I’m trying to use KubeCluster to start a dask cluster on a remote K3S cluster. The below code is actually able to provision a worker pod. However, creating the cluster with cluster = KubeCluster('worker-spec.yml')
times out before returning the cluster object. This is the timeout error below… Should it be using localhost? Am I on the right track thinking that’s the culprit?
OSError: Timed out during handshake while connecting to tcp://localhost:52729 after 10 s
This is the test code I’m starting with from the KubeCluster docs.
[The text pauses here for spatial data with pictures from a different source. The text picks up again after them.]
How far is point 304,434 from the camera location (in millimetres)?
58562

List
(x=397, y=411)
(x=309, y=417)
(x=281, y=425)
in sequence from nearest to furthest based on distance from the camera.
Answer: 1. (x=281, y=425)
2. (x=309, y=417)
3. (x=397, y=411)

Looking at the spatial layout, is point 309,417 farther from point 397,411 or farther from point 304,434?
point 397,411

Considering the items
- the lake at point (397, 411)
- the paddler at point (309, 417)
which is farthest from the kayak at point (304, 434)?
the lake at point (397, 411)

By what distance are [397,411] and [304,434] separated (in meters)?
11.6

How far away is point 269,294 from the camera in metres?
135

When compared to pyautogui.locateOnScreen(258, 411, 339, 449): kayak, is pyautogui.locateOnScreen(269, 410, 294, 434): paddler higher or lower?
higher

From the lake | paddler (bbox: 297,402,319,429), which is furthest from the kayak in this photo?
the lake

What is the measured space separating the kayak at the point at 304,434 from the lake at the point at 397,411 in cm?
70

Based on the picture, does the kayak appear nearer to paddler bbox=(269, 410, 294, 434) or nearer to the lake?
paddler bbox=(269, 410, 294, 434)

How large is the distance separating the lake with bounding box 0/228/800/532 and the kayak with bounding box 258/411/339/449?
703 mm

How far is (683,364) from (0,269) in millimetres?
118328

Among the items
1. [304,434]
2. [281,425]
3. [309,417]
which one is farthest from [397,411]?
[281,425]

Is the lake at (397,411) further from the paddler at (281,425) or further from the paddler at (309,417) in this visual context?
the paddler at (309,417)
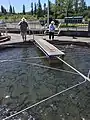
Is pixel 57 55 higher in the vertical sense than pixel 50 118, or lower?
higher

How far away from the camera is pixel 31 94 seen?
6.48 meters

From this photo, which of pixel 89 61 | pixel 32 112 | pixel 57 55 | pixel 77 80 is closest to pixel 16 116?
pixel 32 112

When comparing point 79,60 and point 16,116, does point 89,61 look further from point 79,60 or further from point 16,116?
point 16,116

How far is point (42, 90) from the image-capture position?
6.79 meters

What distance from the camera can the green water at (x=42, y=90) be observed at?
5.30 m

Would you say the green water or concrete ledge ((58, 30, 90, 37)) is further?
concrete ledge ((58, 30, 90, 37))

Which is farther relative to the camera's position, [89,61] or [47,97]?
[89,61]

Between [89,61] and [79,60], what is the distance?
513 millimetres

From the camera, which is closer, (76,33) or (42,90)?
(42,90)

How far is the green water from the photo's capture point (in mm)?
5305

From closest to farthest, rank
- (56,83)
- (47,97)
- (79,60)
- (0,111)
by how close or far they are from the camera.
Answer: (0,111) → (47,97) → (56,83) → (79,60)

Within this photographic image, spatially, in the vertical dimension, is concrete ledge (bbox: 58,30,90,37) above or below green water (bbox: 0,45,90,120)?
above

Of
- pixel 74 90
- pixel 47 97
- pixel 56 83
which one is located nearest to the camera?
pixel 47 97

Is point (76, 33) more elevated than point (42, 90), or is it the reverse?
point (76, 33)
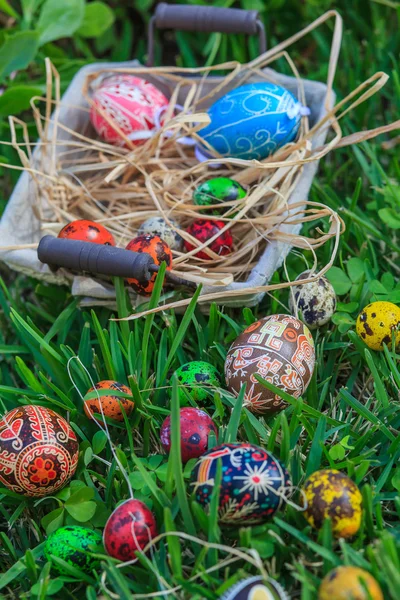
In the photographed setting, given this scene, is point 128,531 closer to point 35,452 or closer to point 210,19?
point 35,452

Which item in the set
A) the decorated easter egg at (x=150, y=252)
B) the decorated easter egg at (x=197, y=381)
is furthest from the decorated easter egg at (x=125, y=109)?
the decorated easter egg at (x=197, y=381)

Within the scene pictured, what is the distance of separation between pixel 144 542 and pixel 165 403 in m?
0.47

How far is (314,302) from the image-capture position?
1807 millimetres

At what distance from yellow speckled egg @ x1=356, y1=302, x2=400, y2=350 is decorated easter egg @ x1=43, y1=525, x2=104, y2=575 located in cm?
84

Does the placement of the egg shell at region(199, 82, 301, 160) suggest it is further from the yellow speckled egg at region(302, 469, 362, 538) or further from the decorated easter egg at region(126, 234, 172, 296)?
the yellow speckled egg at region(302, 469, 362, 538)

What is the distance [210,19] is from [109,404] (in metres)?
1.50

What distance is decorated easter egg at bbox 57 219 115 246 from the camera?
6.15ft

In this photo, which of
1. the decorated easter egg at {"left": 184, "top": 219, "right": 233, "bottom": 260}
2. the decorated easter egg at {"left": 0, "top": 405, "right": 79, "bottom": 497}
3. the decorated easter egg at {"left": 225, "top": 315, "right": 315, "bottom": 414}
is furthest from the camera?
the decorated easter egg at {"left": 184, "top": 219, "right": 233, "bottom": 260}

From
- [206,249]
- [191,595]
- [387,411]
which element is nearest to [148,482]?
[191,595]

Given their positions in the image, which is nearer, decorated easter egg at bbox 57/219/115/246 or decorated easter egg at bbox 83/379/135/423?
decorated easter egg at bbox 83/379/135/423

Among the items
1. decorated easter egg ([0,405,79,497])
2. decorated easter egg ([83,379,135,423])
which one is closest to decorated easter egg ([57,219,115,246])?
decorated easter egg ([83,379,135,423])

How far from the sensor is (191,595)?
4.31 feet

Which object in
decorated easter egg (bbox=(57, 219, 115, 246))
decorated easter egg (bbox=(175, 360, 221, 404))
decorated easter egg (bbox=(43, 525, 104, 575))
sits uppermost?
decorated easter egg (bbox=(57, 219, 115, 246))

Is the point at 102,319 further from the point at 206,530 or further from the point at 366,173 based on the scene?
the point at 366,173
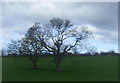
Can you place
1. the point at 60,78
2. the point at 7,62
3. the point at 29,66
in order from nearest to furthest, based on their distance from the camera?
the point at 60,78
the point at 29,66
the point at 7,62

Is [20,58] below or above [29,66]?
above

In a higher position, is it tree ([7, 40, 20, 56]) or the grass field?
tree ([7, 40, 20, 56])

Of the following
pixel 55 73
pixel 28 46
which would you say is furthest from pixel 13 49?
pixel 55 73

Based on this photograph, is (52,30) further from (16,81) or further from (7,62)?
(7,62)

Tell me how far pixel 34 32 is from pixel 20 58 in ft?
23.8

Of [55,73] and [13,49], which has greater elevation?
[13,49]

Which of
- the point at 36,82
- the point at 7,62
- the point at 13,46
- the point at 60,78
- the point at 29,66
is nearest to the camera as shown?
the point at 36,82

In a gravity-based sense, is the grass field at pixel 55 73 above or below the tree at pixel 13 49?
below

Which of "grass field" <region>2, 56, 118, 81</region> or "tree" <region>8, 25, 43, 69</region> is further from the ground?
"tree" <region>8, 25, 43, 69</region>

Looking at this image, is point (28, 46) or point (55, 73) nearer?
point (28, 46)

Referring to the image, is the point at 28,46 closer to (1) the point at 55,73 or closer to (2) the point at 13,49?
(2) the point at 13,49

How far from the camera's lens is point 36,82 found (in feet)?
116

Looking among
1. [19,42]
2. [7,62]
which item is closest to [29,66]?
[7,62]

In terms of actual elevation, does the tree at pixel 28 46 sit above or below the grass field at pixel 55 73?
above
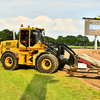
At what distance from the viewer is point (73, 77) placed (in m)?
8.02

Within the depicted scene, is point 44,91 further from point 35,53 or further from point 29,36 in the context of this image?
point 29,36

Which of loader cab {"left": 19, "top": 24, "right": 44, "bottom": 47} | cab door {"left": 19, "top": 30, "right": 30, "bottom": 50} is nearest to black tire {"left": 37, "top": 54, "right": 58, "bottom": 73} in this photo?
loader cab {"left": 19, "top": 24, "right": 44, "bottom": 47}

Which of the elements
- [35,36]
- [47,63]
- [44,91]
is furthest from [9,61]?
[44,91]

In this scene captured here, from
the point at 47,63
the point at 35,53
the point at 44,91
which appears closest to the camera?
the point at 44,91

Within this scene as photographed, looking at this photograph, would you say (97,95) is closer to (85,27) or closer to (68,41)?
(85,27)

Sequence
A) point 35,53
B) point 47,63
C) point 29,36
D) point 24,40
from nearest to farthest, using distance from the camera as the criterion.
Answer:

As you can see, I’ve tried altering some of the timeout parameters, but that didn’t help.
import dask
from dask_kubernetes import KubeCluster, KubeConfig, make_pod_spec
auth = KubeConfig(config_file="~/.kube/remote")
# dask.config.set({"kubernetes.scheduler-service-wait-timeout": 300})
# dask.config.set({"distributed.comm.timeouts.connect": 300})
cluster = KubeCluster('worker-spec.yml')
cluster.scale(3)
P.S. I’m using the worker-spec.yml
from the example in the docs (KubeCluster — Dask Kubernetes 2021.03.0+100.g4a69e3a documentation) and updated it with the resource limits and requests that match my nodes’ CPU and RAM.